┌─ MATERIAL FOR THIS EXERCISE

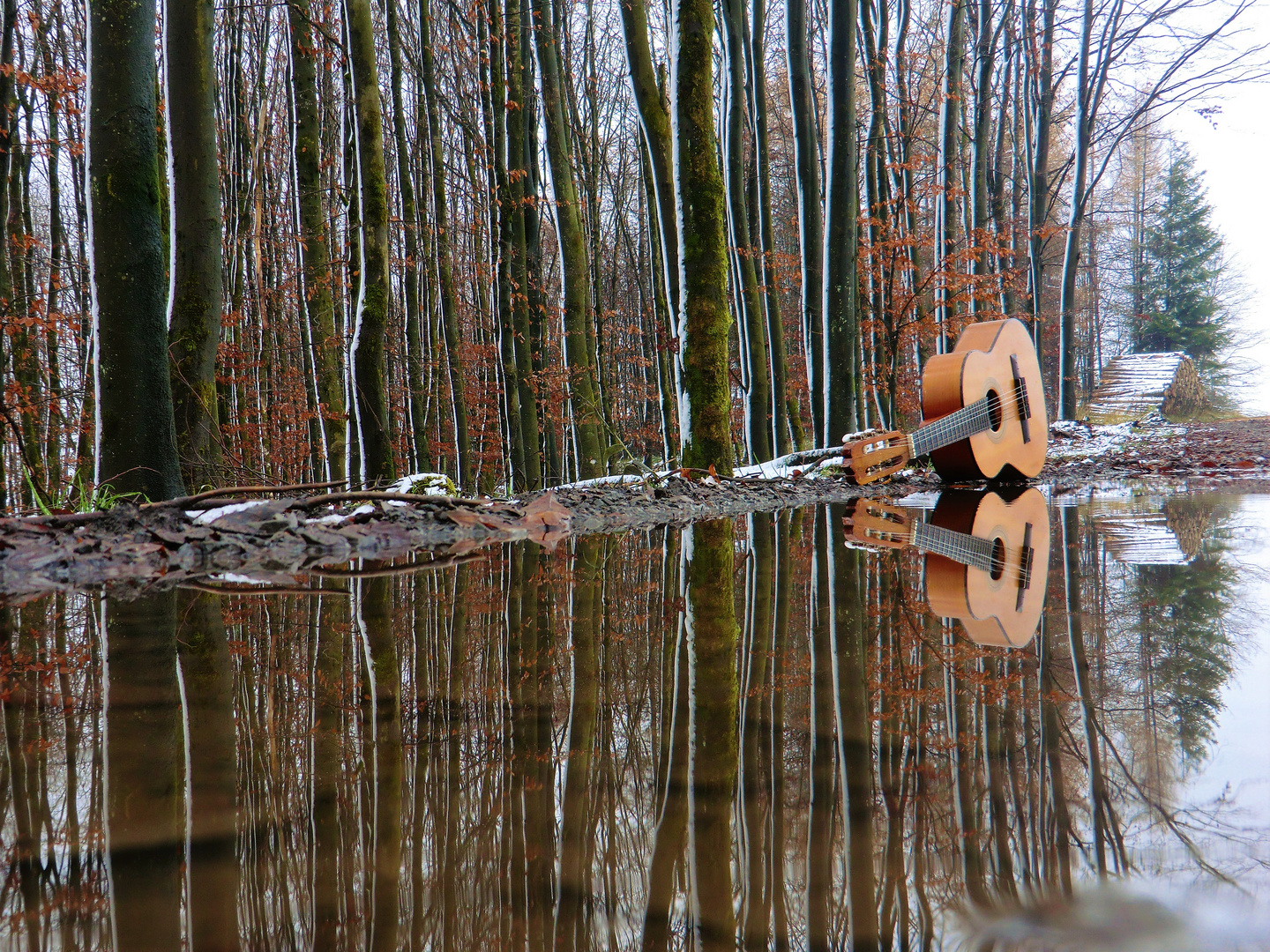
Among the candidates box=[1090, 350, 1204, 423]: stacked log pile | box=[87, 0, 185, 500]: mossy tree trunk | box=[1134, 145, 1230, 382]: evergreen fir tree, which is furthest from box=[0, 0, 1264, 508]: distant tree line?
box=[1134, 145, 1230, 382]: evergreen fir tree

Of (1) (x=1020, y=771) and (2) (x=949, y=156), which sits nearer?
(1) (x=1020, y=771)

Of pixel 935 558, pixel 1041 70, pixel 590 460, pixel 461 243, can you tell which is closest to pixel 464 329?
pixel 461 243

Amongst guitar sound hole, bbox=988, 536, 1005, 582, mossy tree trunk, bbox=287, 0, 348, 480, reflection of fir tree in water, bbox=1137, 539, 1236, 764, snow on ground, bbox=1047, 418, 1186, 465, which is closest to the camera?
reflection of fir tree in water, bbox=1137, 539, 1236, 764

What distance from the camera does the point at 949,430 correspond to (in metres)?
6.60

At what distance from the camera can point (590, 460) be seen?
13.2 metres

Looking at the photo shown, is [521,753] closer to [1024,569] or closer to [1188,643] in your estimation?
[1188,643]

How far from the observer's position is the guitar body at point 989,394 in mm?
6855

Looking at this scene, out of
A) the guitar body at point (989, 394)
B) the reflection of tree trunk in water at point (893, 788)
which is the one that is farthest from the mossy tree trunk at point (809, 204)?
the reflection of tree trunk in water at point (893, 788)

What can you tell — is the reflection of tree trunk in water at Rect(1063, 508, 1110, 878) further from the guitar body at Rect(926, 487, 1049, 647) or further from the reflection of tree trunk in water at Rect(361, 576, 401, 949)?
the reflection of tree trunk in water at Rect(361, 576, 401, 949)

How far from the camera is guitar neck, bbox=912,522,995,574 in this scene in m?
2.47

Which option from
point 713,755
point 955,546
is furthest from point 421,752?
point 955,546

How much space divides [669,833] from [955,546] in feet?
7.70

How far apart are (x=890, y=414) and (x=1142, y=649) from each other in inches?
427

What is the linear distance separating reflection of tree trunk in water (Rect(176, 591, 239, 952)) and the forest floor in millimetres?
691
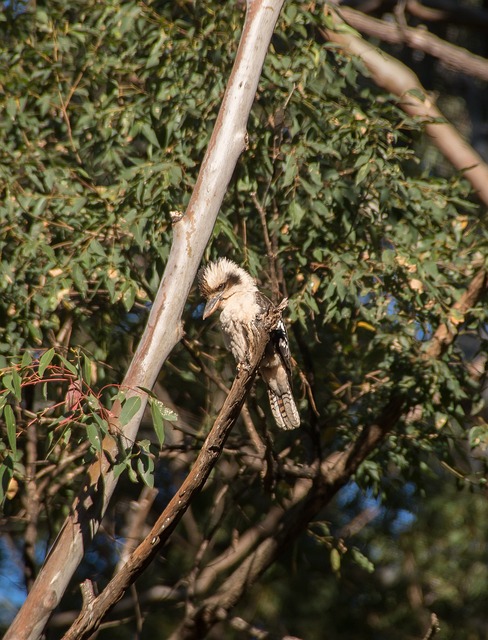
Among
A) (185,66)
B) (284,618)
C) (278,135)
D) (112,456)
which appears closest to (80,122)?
(185,66)

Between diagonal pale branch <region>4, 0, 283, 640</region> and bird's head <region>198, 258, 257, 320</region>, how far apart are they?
56cm

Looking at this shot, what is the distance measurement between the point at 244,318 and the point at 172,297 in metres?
0.61

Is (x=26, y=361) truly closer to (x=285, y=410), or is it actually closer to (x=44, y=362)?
(x=44, y=362)

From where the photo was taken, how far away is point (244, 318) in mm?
3863

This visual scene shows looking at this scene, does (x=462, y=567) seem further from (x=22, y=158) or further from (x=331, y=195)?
(x=22, y=158)

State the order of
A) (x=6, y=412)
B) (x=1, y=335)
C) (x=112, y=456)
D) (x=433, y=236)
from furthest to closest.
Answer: (x=433, y=236)
(x=1, y=335)
(x=112, y=456)
(x=6, y=412)

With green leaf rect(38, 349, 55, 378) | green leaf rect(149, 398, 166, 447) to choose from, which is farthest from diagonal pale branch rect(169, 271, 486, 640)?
green leaf rect(38, 349, 55, 378)

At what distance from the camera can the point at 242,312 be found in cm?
388

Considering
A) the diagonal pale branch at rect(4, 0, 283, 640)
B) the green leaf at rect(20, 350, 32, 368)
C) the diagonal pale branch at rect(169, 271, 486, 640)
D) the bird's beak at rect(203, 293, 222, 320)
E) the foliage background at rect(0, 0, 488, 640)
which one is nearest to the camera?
the green leaf at rect(20, 350, 32, 368)

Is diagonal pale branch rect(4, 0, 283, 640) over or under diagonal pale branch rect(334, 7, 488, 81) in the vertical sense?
under

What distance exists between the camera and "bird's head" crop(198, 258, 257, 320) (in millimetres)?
3924

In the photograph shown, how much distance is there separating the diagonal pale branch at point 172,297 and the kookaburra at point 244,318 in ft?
1.72

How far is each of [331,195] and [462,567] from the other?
380cm

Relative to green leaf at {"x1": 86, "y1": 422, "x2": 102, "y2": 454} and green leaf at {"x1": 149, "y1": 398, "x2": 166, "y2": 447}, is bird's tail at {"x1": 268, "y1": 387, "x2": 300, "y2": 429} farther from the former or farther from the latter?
green leaf at {"x1": 86, "y1": 422, "x2": 102, "y2": 454}
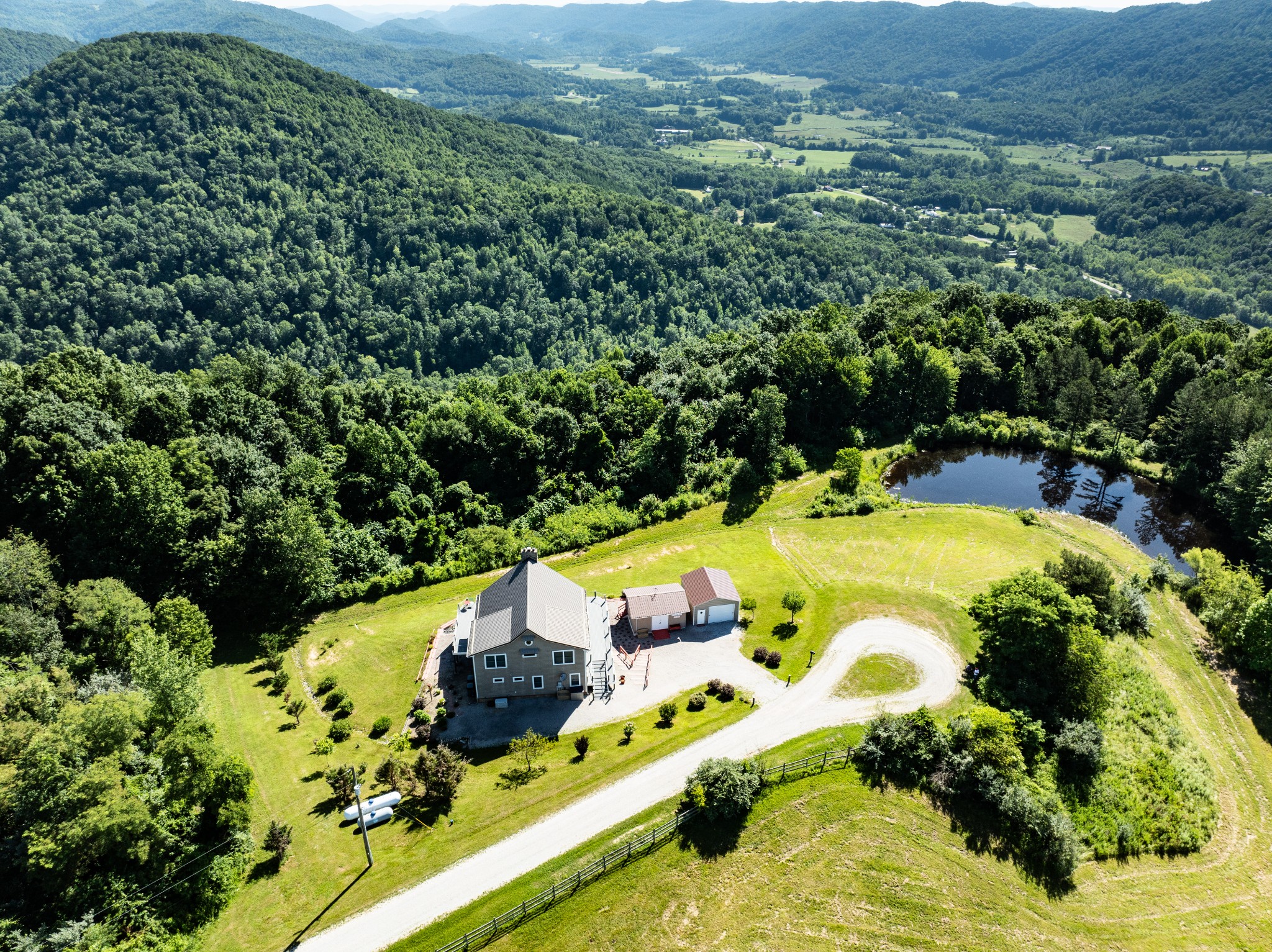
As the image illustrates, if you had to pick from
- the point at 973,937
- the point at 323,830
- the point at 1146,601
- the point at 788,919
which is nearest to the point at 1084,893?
the point at 973,937

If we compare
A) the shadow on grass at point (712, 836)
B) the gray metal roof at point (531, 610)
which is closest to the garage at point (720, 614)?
the gray metal roof at point (531, 610)

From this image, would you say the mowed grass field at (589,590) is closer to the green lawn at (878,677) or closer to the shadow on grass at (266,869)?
the shadow on grass at (266,869)

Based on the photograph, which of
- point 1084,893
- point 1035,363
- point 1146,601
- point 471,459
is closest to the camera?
point 1084,893

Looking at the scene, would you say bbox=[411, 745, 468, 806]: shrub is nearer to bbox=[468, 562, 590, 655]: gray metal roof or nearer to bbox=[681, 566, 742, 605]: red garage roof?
bbox=[468, 562, 590, 655]: gray metal roof

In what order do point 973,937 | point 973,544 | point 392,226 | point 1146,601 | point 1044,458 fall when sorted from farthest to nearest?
point 392,226, point 1044,458, point 973,544, point 1146,601, point 973,937

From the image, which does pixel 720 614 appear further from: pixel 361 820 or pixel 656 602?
pixel 361 820

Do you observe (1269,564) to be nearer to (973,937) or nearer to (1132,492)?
(1132,492)

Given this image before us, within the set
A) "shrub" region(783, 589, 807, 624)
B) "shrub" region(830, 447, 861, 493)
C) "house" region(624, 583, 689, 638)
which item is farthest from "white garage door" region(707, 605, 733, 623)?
"shrub" region(830, 447, 861, 493)

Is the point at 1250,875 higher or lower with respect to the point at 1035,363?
lower
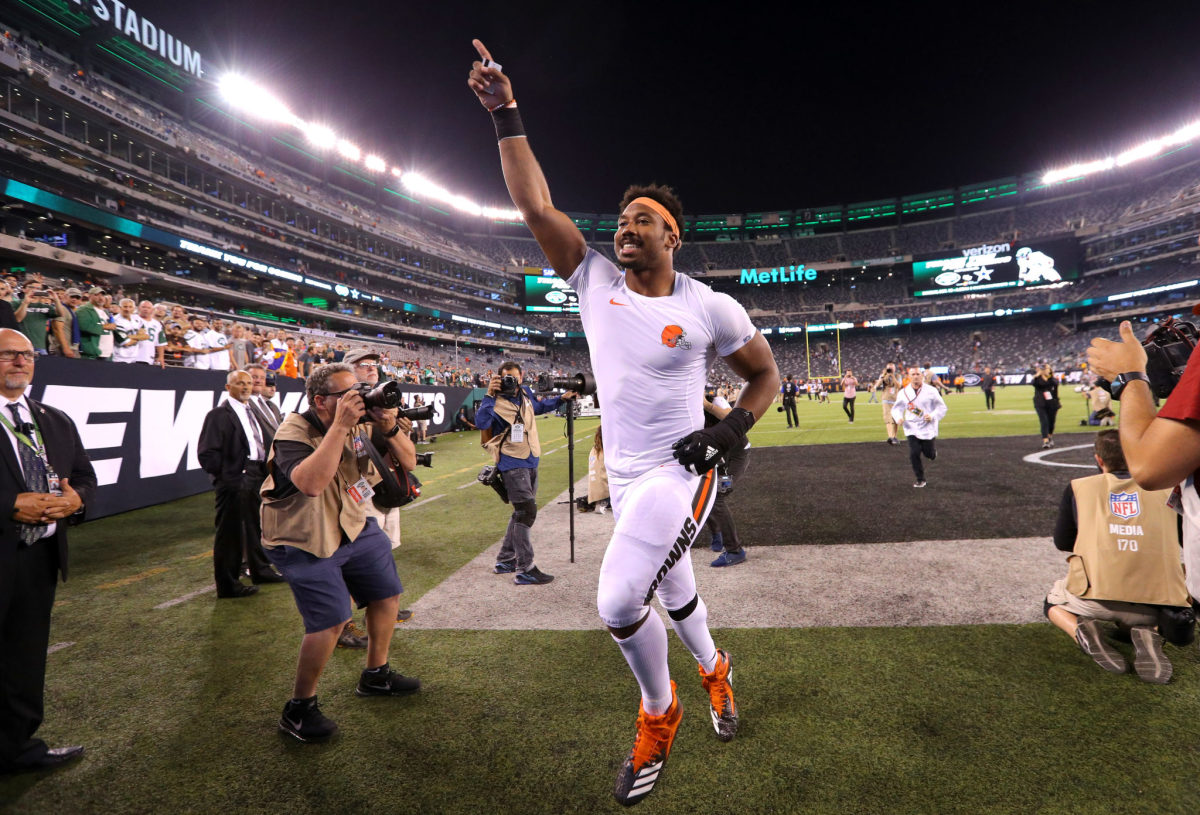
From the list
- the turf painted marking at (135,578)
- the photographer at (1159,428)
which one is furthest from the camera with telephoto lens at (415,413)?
the turf painted marking at (135,578)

└─

* **PROBLEM STATEMENT**
In the entries from the line containing "Looking at the scene, would" down to the end, replace "nearer" with "closer" and leave everything else unchanged. Give back only those lines, without the pictures.

* **TASK RESULT**
Looking at the scene, would you say bbox=[411, 745, 468, 806]: shrub is closer to bbox=[468, 562, 590, 655]: gray metal roof or closer to bbox=[681, 566, 742, 605]: red garage roof?
bbox=[468, 562, 590, 655]: gray metal roof

In what order do point 973,937 | point 973,544 | point 392,226 | point 1146,601 | point 1044,458 fall when sorted from farthest to nearest?
point 392,226, point 1044,458, point 973,544, point 1146,601, point 973,937

From the image, which does pixel 720 614 appear further from: pixel 361 820 or pixel 656 602?
pixel 361 820

Do you observe (1269,564) to be closer to (973,937) or closer to (1132,492)?
(1132,492)

Given this image before us, within the set
A) "shrub" region(783, 589, 807, 624)
B) "shrub" region(830, 447, 861, 493)
C) "house" region(624, 583, 689, 638)
which item is farthest from "white garage door" region(707, 605, 733, 623)?
"shrub" region(830, 447, 861, 493)

Is the point at 1250,875 higher or lower with respect to the point at 1035,363?
lower
From the list
- the turf painted marking at (135,578)
- the photographer at (1159,428)
which one is furthest from the camera with telephoto lens at (415,413)?
the turf painted marking at (135,578)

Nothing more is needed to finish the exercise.